The "filter" benchmarks run the carehomes
model in a particle filter either with a small example data set (covering a few weeks) or with a much longer time series covering ~18 months of the epidemic. These greatly increase the shared memory requirement for the kernels.
The benchmarks times how long it takes to launch the kernel (or in the case of the filter a series of kernels) and get data back to R. This includes potentially a number of overheads in addition to the actual kernel run, but we can explore lots of combinations of block sizes and particles quickly.
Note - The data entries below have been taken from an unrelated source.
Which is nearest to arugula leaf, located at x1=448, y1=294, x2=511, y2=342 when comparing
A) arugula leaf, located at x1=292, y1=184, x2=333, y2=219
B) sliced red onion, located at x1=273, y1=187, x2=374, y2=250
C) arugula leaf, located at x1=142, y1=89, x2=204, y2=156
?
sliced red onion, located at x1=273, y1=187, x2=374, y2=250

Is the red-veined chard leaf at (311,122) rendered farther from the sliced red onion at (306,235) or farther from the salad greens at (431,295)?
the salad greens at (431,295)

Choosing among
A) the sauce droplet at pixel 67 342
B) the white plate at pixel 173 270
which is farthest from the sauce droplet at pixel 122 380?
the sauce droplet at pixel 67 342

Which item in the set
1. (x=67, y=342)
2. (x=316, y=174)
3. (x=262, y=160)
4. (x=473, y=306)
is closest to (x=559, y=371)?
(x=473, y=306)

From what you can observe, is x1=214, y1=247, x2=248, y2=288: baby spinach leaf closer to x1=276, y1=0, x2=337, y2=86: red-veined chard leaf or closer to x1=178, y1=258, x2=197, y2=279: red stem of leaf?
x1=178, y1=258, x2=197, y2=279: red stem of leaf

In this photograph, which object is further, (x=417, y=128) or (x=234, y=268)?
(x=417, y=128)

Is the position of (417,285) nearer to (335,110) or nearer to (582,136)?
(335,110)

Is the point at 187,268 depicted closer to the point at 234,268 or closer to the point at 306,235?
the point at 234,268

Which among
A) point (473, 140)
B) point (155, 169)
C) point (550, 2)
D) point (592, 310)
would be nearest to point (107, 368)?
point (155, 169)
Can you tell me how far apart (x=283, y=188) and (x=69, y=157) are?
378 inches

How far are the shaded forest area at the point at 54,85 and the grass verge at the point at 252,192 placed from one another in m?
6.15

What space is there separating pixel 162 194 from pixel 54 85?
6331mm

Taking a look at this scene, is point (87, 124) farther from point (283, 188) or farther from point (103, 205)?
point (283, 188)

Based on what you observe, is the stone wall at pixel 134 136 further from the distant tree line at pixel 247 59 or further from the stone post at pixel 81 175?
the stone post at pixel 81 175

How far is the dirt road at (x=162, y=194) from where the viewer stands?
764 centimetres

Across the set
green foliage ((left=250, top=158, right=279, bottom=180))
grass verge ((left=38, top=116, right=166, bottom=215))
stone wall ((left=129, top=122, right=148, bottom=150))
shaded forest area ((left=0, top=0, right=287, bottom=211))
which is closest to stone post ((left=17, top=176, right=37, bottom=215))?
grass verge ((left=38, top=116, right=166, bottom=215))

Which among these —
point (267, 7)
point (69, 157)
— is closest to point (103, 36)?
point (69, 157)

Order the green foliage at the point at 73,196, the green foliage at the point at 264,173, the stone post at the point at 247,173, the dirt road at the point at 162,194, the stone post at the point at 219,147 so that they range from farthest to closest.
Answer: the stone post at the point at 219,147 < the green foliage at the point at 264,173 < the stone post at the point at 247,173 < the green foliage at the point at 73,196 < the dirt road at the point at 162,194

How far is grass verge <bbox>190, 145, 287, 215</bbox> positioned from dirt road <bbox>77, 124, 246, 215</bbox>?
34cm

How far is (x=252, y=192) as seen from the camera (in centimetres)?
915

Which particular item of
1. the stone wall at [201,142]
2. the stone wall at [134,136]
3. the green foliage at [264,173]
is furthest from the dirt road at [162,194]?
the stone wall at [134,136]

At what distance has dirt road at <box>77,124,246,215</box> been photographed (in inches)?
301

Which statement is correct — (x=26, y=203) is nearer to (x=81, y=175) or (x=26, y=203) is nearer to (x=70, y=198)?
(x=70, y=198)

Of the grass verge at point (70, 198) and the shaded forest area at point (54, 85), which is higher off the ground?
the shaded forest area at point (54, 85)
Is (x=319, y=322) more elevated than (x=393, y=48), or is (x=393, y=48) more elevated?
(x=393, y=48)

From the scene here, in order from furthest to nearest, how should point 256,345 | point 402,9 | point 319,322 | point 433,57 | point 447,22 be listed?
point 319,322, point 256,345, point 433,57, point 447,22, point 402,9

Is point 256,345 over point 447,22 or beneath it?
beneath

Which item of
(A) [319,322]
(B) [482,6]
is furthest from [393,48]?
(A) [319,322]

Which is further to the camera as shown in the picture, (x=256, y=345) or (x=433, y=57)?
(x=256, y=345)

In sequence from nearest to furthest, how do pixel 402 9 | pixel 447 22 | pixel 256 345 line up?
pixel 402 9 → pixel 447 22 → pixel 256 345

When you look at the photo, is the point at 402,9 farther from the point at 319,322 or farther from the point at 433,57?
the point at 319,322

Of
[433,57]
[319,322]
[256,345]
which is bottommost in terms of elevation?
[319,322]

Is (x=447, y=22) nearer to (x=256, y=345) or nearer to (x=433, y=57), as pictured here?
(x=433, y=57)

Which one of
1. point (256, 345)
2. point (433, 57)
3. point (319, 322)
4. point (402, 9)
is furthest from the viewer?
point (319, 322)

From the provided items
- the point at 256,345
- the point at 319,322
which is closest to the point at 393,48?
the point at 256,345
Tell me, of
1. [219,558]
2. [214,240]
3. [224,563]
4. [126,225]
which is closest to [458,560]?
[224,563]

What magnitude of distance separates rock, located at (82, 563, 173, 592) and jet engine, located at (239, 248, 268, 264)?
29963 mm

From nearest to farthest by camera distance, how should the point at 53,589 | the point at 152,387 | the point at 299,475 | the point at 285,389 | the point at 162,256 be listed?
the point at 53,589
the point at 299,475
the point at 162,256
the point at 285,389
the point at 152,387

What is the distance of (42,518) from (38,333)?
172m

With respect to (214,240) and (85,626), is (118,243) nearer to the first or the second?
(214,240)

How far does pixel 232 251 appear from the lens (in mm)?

Results will be saved into bench/<experiment>/<device>-<registers>.rds
. The script takes the type of run and the number of registers to use as its arguments. For example to run the "run" benchmark with the carehomes model and 96 registers, run:
Rscript bench_run.R carehomes 96
or to run the filter benchmark with the small data set and 128 registers:
Rscript bench_filter.R small 128
All runs
Rscript bench_run.R basic
Rscript bench_run.R basic 64
Rscript bench_run.R basic 96
Rscript bench_run.R basic 128
Rscript bench_run.R basic 256
Rscript bench_run.R carehomes
Rscript bench_run.R carehomes 64
Rscript bench_run.R carehomes 96
Rscript bench_run.R carehomes 128
Rscript bench_run.R carehomes 256
Rscript bench_filter.R small
Rscript bench_filter.R small 64
Rscript bench_filter.R small 96
Rscript bench_filter.R small 128
Rscript bench_filter.R small 256
Rscript bench_filter.R real
Rscript bench_filter.R real 64
Rscript bench_filter.R real 96
Rscript bench_filter.R real 128
Rscript bench_filter.R real 256
We use ncu
to get detailed information back about the kernel. These run fairly quickly but if you run too many then they're annoying to organise. We use a little helper bash function within helpers.sh
to make running and storing these a little less tedious. This takes arguments dust_kernel_profile <experiment> <type> <registers> <block_size> <particles>
Where experiment
is one of run
or filter
and type
is one of either basic
/carehomes
or small
/real
.
For example, to profile the run
experiment with the carehomes
models with 96 registers, block size of 128 and 65536 (2^16) particles, run:
. helper.sh
dust_kernel_profile run carehomes 96 128 65536
All profiles
# registers block_size particles
dust_kernel_profile run carehomes 64 512 65536
dust_kernel_profile run carehomes 96 512 65536
dust_kernel_profile run carehomes 128 512 65536
dust_kernel_profile run carehomes 64 256 65536
dust_kernel_profile run carehomes 96 256 65536
dust_kernel_profile run carehomes 128 256 65536
dust_kernel_profile run carehomes 256 256 65536
The system profile is less interesting here but can be run in the same way with dust_system_profile
.
All profiles
# registers block_size particles
dust_system_profile filter small 96 128 65536
Pull results back from the 3 servers
scp -r john:dust-bench/bench .
scp -r hpc-gpu-1:dust-bench/bench .
scp -r hpc-gpu-2:dust-bench/bench .
Create plots
Rscript create_plots.R
scp -r -C john:dust-bench/profile .
scp -r -C hpc-gpu-1:dust-bench/profile .
scp -r -C hpc-gpu-2:dust-bench/profile .
If working within this repo, the profiles are gziped and need to be inflated before loading, run:
find profile -name '*.ncu-rep.gz' -exec gunzip -k {} \;
Then, open /usr/local/NVIDIA-Nsight-Compute/ncu-ui
or wherever ncu-ui
has been hidden as, and open up a set of profiles to compare.
For the system profiles, open nsys-ui
(perhaps at /opt/nvidia/nsight-systems/2021.2.1/bin/nsys-ui
or similar) and open the trace. These are less massive so are not compressed.